═══ AVAILABLE RECORDS

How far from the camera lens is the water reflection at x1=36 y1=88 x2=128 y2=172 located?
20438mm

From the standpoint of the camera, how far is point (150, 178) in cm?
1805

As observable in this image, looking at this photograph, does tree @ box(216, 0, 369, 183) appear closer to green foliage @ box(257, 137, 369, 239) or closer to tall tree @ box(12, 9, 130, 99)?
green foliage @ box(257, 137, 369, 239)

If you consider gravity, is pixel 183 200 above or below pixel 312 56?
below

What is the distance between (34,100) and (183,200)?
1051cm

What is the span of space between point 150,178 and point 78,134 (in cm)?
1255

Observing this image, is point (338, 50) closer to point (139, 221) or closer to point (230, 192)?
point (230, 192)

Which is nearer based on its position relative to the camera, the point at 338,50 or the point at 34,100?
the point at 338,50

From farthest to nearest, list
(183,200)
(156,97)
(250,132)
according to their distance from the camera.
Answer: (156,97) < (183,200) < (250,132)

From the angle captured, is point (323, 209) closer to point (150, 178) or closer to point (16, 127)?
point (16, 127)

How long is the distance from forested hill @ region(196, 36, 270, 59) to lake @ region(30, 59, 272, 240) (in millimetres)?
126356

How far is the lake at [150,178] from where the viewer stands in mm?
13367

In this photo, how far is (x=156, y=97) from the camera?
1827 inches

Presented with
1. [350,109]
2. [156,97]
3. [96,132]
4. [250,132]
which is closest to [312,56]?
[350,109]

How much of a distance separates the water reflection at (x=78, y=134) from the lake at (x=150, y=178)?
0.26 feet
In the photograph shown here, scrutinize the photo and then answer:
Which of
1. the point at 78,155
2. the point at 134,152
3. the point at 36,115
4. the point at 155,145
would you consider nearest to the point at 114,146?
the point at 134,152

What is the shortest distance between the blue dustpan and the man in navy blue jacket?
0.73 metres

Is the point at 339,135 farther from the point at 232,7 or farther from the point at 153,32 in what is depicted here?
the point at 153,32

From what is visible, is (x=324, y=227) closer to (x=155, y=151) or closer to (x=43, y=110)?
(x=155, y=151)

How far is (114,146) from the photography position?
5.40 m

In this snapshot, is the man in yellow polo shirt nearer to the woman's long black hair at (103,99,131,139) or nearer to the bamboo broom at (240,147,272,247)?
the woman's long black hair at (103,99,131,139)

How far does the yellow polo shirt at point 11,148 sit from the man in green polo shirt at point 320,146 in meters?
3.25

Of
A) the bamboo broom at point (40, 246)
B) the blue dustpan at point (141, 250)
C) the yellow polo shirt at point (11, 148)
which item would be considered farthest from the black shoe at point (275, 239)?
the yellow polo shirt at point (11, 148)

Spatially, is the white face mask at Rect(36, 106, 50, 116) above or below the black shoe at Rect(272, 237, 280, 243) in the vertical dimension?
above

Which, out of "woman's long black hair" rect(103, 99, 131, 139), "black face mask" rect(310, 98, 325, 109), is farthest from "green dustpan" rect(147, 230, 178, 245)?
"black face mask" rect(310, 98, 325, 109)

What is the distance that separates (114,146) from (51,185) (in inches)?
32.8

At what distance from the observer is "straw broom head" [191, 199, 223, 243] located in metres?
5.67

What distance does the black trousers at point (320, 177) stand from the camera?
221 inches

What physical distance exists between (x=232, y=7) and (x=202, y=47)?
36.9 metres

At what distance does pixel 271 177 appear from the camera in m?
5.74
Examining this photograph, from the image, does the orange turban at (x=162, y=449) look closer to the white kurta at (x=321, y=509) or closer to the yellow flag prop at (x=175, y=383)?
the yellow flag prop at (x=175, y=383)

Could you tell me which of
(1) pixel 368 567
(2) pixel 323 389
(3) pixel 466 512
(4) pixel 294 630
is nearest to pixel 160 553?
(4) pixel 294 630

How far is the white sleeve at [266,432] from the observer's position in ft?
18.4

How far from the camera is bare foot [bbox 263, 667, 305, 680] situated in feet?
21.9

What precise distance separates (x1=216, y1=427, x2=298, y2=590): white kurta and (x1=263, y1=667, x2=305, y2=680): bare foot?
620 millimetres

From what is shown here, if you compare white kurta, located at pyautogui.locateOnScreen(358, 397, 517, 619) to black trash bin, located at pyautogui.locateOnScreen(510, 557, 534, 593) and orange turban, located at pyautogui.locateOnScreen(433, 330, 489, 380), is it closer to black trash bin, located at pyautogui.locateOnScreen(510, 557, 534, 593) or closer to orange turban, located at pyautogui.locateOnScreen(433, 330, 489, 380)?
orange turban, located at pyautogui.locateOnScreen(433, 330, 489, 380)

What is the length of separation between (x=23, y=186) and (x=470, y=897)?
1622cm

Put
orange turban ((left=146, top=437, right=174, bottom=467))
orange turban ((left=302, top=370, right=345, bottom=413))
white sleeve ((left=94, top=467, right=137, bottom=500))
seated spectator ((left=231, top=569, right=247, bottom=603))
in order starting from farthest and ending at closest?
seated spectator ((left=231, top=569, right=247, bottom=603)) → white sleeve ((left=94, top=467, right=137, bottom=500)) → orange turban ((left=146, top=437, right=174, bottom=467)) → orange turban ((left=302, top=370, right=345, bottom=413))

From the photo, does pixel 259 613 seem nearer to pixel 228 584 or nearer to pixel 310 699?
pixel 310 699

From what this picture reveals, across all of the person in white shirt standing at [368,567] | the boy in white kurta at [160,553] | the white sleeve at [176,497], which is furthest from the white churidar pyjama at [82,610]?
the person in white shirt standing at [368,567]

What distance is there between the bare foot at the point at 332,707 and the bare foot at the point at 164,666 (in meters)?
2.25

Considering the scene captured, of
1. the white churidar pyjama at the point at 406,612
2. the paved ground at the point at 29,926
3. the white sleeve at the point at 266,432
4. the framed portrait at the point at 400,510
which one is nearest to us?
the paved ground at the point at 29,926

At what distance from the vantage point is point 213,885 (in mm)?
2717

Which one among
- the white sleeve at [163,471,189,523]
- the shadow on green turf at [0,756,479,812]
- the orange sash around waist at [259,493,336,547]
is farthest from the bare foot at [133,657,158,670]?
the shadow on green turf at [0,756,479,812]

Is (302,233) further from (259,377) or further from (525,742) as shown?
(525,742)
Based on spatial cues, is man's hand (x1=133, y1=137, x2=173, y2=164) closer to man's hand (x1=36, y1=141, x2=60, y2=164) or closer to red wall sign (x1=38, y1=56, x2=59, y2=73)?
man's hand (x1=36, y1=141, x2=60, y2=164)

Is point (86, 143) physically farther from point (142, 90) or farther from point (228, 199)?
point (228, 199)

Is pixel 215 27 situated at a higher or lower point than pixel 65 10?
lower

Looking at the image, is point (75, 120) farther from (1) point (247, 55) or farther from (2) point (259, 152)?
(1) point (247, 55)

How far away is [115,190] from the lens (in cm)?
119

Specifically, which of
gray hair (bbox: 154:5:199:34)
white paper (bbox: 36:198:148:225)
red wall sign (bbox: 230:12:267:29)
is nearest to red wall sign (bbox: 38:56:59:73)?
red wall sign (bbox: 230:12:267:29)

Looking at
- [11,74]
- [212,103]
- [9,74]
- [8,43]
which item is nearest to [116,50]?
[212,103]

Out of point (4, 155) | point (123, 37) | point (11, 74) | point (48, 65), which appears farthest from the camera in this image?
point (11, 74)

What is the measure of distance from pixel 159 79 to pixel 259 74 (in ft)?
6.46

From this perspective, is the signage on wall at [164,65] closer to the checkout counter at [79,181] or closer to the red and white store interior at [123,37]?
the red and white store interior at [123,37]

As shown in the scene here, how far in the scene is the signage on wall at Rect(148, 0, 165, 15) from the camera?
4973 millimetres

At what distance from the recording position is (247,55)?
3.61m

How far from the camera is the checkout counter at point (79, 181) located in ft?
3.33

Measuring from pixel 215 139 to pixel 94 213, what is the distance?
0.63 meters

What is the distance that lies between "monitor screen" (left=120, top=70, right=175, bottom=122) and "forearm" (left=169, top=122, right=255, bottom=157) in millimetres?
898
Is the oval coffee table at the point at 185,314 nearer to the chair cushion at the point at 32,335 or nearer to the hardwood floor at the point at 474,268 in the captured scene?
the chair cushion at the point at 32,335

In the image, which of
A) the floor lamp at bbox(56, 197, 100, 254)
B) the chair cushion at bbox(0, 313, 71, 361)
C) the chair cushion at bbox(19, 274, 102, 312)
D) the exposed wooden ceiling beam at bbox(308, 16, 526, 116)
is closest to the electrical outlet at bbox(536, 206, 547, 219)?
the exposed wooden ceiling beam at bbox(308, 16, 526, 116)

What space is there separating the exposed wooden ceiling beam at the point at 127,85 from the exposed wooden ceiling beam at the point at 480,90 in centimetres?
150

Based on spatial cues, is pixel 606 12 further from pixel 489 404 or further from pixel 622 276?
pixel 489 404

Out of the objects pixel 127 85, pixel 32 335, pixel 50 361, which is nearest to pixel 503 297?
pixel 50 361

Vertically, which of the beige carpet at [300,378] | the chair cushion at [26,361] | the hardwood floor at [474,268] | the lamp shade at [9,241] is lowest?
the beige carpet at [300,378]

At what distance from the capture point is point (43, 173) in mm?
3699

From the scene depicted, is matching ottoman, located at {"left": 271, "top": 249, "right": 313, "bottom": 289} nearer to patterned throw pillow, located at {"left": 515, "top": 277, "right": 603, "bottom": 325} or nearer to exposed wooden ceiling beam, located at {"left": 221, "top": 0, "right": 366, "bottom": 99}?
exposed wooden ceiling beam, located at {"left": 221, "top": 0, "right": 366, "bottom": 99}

══════

> [SHORT EXERCISE]:
Could you give again exactly the lines from the line containing "What is the distance that lies" through the final line of the data above, and no others?

> [COMPLETED TASK]:
What is the distance that lies between "monitor screen" (left=120, top=70, right=175, bottom=122) and "forearm" (left=169, top=122, right=255, bottom=157) in millimetres?
898
Is the oval coffee table at the point at 185,314 nearer to the chair cushion at the point at 32,335 or nearer to the hardwood floor at the point at 474,268 in the captured scene?
the chair cushion at the point at 32,335

In the image, which of
A) the floor lamp at bbox(56, 197, 100, 254)
B) the chair cushion at bbox(0, 313, 71, 361)
C) the chair cushion at bbox(19, 274, 102, 312)
D) the exposed wooden ceiling beam at bbox(308, 16, 526, 116)
is closest to the electrical outlet at bbox(536, 206, 547, 219)?
the exposed wooden ceiling beam at bbox(308, 16, 526, 116)

What space is there separating the exposed wooden ceiling beam at the point at 127,85 from the exposed wooden ceiling beam at the point at 480,90 in centimetres?
150

Based on spatial cues, is pixel 606 12 further from pixel 489 404 or further from pixel 622 276?
pixel 489 404

Out of the objects pixel 127 85, pixel 32 335, pixel 50 361, which is nearest to pixel 503 297?
pixel 50 361

Vertically, which of the beige carpet at [300,378] | the chair cushion at [26,361] | the hardwood floor at [474,268] | the lamp shade at [9,241] is lowest?
the beige carpet at [300,378]

At what distance from the capture point is point (43, 173) in mm?
3699

From the scene depicted, is matching ottoman, located at {"left": 271, "top": 249, "right": 313, "bottom": 289} nearer to patterned throw pillow, located at {"left": 515, "top": 277, "right": 603, "bottom": 325} or nearer to exposed wooden ceiling beam, located at {"left": 221, "top": 0, "right": 366, "bottom": 99}?
exposed wooden ceiling beam, located at {"left": 221, "top": 0, "right": 366, "bottom": 99}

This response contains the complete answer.